I might have mentioned this a couple times, but we have no car.
The girls and I just try and get creative and endure what we can while staying at home all day. Luckily we do have a park near us, but there are usually puddles or wet sand there so it usually turns a normal day into a bath day. 
We don't have tons of toys here. We do have a TV. As much as I don't like having shows playing for hours at a time, it's better than every one crying and wanting to explode from the inside.. 
:)
However, things HAVE been much better than I could have imagined. We have rough days but they end and new days come. I really couldn't be more grateful for how things have gone here.
Here are some pictures of somethings we find to do here when Shane is gone and when he his home.



 Blowing pom poms through funnels in to a bowl.
 Taegan being beautiful

 Eating nanas and having messy faces

Playing with fairies in a juice fairy house.
If anyone is looking for great/cheap and imaginative toy there have a bag of fairies, mermaids, and princess at Target in the dollar section. They are small and remind me of a girlish version of army men.
 The girls love to assist Shane and Avery in their work right when they get home.
They helped them get their mongoose traps stacked up into the car. They did get distracted by the water dripping from the roof though.




 One of the many papaya trees in our yard. I tried an over ripe one and it was nasty... so I need to give them another chance, haha.





 This is our little house.




Want to hear a story of chaos?
THE CHILI STORY
Look at these adorable little chilis. We have multiple bushes of these in our yard. One day I thought it would be fun to pick some and hang them on our Christmas Tree because we had a creative and homemade Christmas tree this year. So the girls and I each grabbed a handful and headed inside.

I told Taegan to hand one to Shane and have him taste it.

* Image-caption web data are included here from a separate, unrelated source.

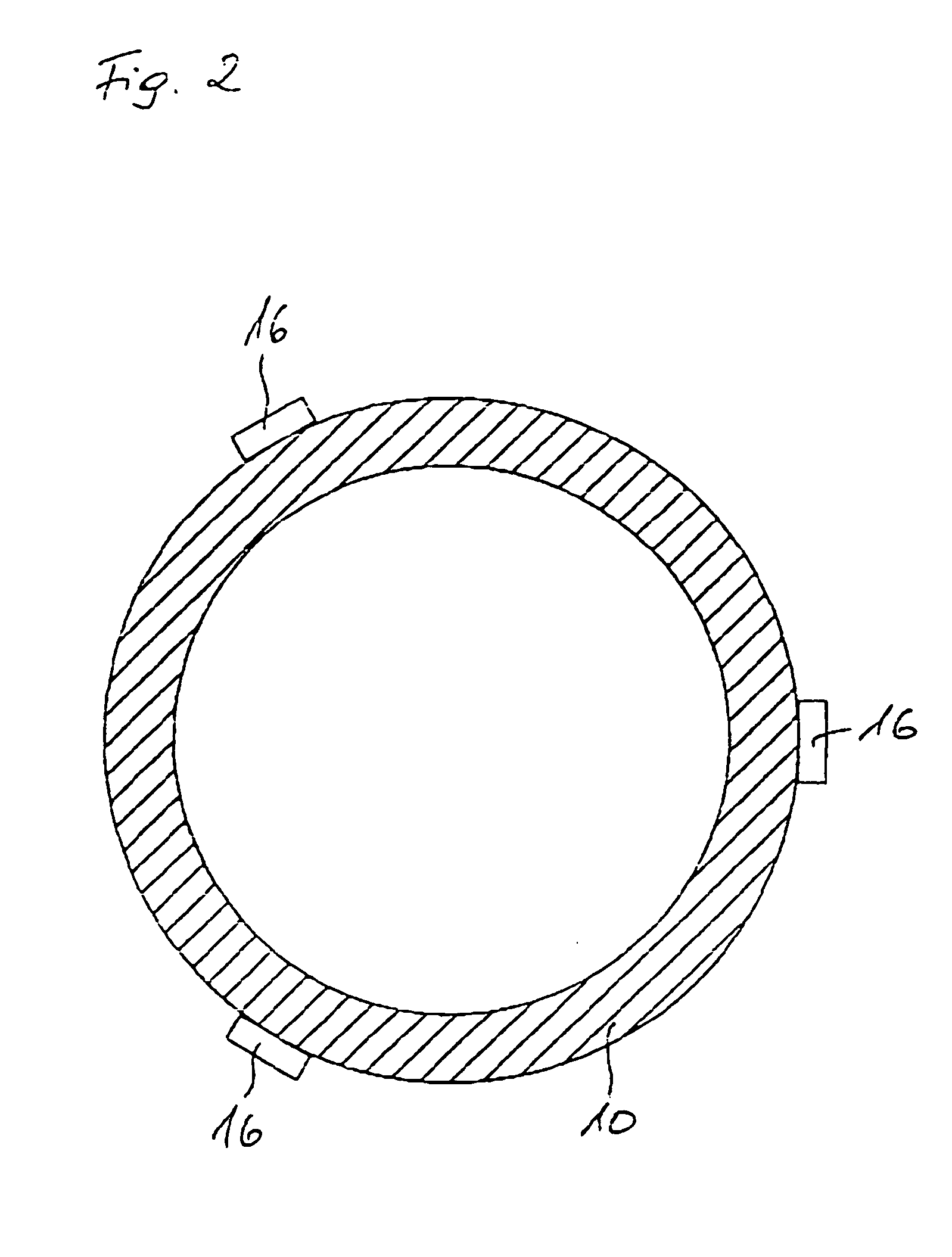 Method of operating a wind power station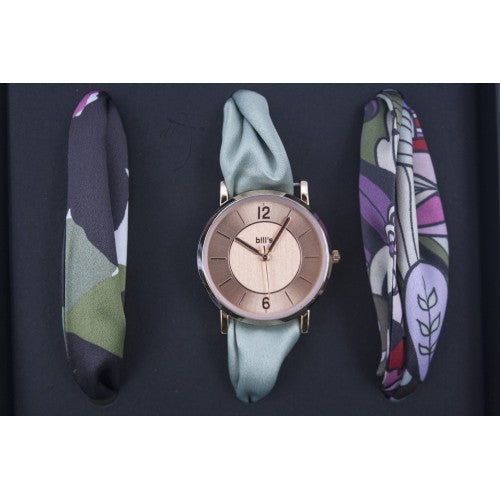 Reloj khaki green bill´s watches 1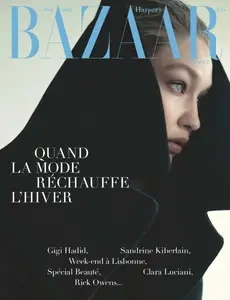 Harper's Bazaar France - Novembre 2024  [Magazines]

He licked on and said it tasted way too hot to bite into (and if you know Shane then you know that must be really hot!).
Right after he finished saying that, Daphne was chewing up on of the chilies in her mouth!!!
AHHHHHHH!
I grabbed the milk and tried to pour a cup for Daph's little mouth. Our ears were greeted by a terrible scream. Taegan had touched the peppers to her upper lip. Now two children were screaming and climbing on me while I tried to pour ONE glass of milk for TWO suffering children.
Daphne seemed to recover well (by some miracle. She also eats sriracha with Shane on the daily)
but Taegan had a rough time getting the sting off of her upper lip. But watching a show made it better, like usual. HAHAHA! Such madness. All for some ghetto Christmas decor.